Hey Folks, well we decided this year to set up shop for 15 days in one place. Pinery Provincial Park in Ontario is a really nice location. It is on the east shore of Lake Huron and has some really nice sites. This is our second time here and it sure is nice. Lots of Bike trails, there is an old channel that is about 10 km (6 miles) long that inexperienced people can take a canoe out and gain experience, as well they have bike rentals... we are about 10 minutes south of Goderich On so when we need groceries or anything else things are not for away. There are some electric sites right off the channel that are always at a premium. Any way great relaxing time. Here is a picture of the site...


----------



## muddy tires (Jun 22, 2007)

We used to go to The Pinery a lot with the tent trailer in the non-electric section. Last couple of trips though we have found it busy and the washrooms in need of a good cleaning. Bit we were also in the electric section. Has it gotten better? It would be nice to have this park back in our rotation.


----------



## joeymac (Aug 19, 2010)

Cool pic ! Happy camping


----------



## jasonrebecca (Oct 30, 2007)

Canada's Provincial Parks are the best parks we have ever stayed it. As matter of fact we will no longer stay in Washington State Parks because the cost so much and are nothing to be desired compared to Provincial Parks! The States should learn something from you Canucks!


----------



## jake's outback (Jul 24, 2010)

muddy tires said:


> We used to go to The Pinery a lot with the tent trailer in the non-electric section. Last couple of trips though we have found it busy and the washrooms in need of a good cleaning. Bit we were also in the electric section. Has it gotten better? It would be nice to have this park back in our rotation.
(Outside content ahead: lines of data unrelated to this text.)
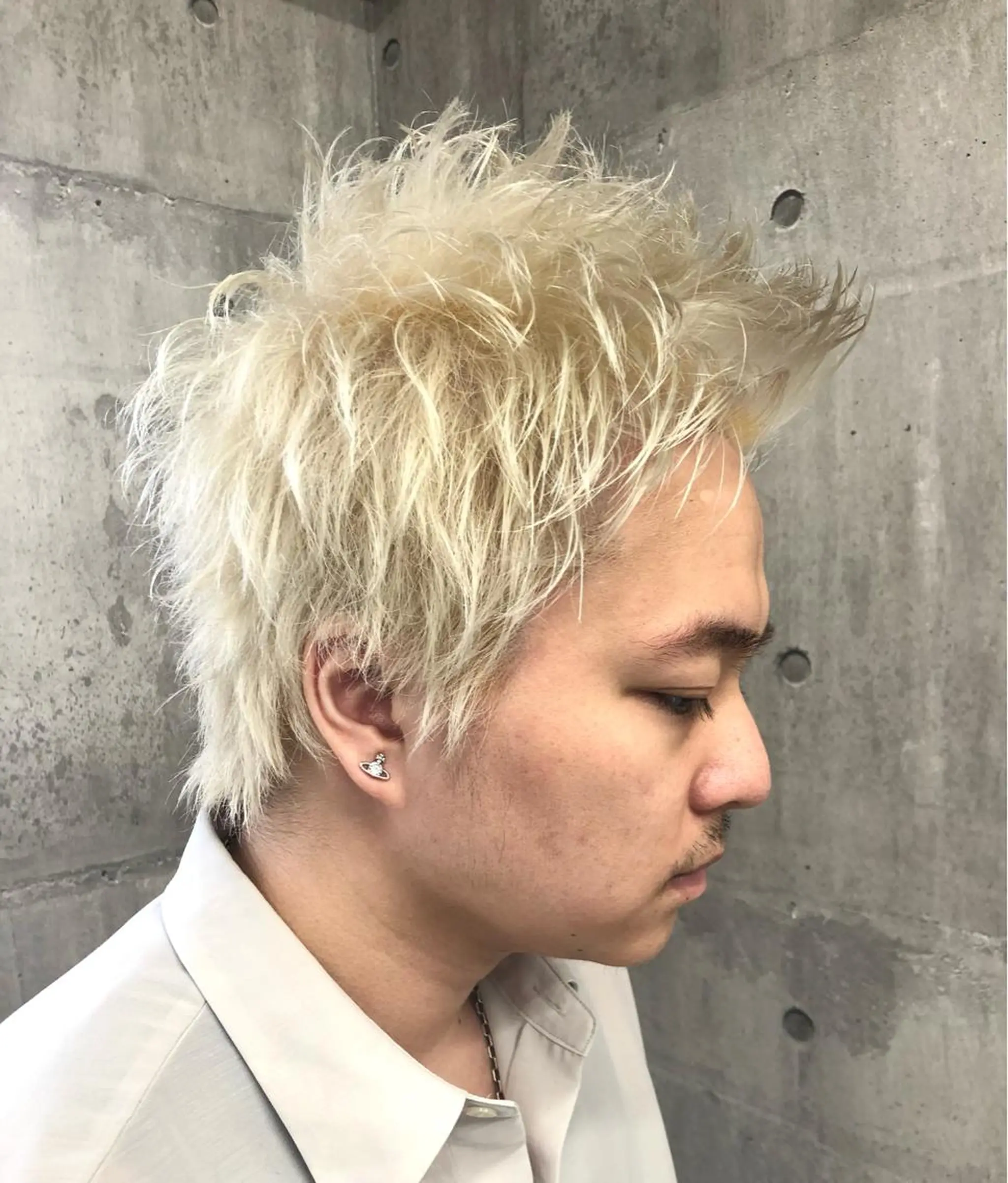 ショート カラー メンズ メンズブリーチ ブリーチ カット ヘアカラー トリートメント ショート、韓国メンズ ヘアのかつらぎのヘアスタイル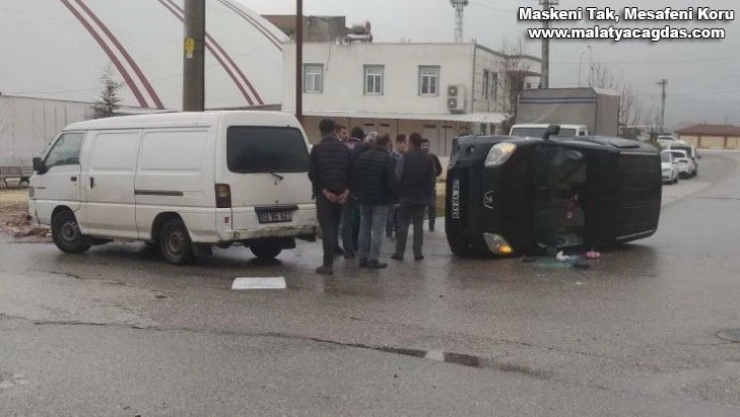 Midibüs ile çarpışan hafif ticari araç devrildi: 1 yaralı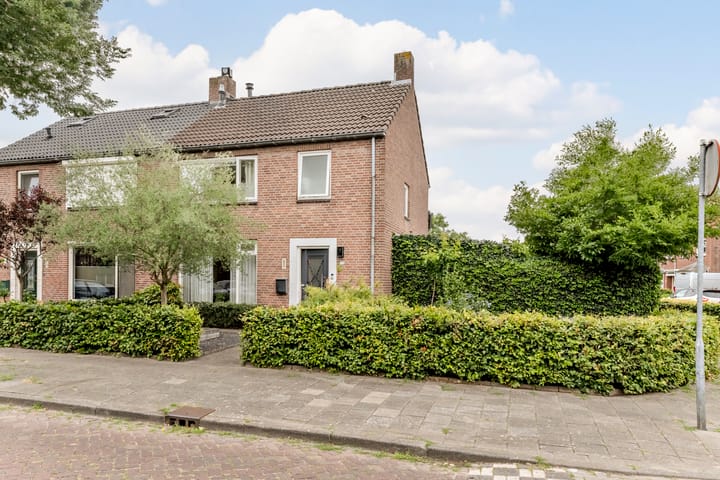 Julianalaan 23 in Oosterhout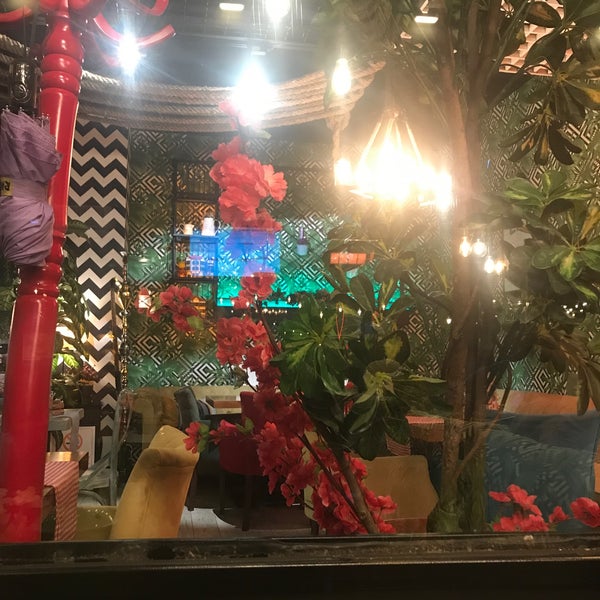 Foto tirada no(a) Karabiber Cafe &amp; Restaurant por Cem S. em 10/24/2019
They seemed ok when we used them. Showers today were clean enough as well as toilets. They are the newer styles so perhaps a remodel took place since the last you were here. I did hear one lady complain on lack of toilet paper and the person stopped what they were doing to get a MTCE person out to fix. We are hear for 18 days and are half way through our stay and loving it. I did put a scrape in the bumper getting the trailer on the site, was a tight squeeze. Thank goodness for the honey wagon to dump the tanks!


----------



## jake's outback (Jul 24, 2010)

jasonrebecca said:


> Canada's Provincial Parks are the best parks we have ever stayed it. As matter of fact we will no longer stay in Washington State Parks because the cost so much and are nothing to be desired compared to Provincial Parks! The States should learn something from you Canucks!


We did enjoy Letchworth, but we both tend to prefer the provincial parks over private. As you may notice we see no one right , left or behind us. The only one we can see are the folks across the road, and they aren't around much.

@joyemac that was our son with an app called 360 panoramic on his iPhone 5. Yes it's cool.

Take care got some friends to deal with. Coors Light and Ricards Red are feeling lonely!


----------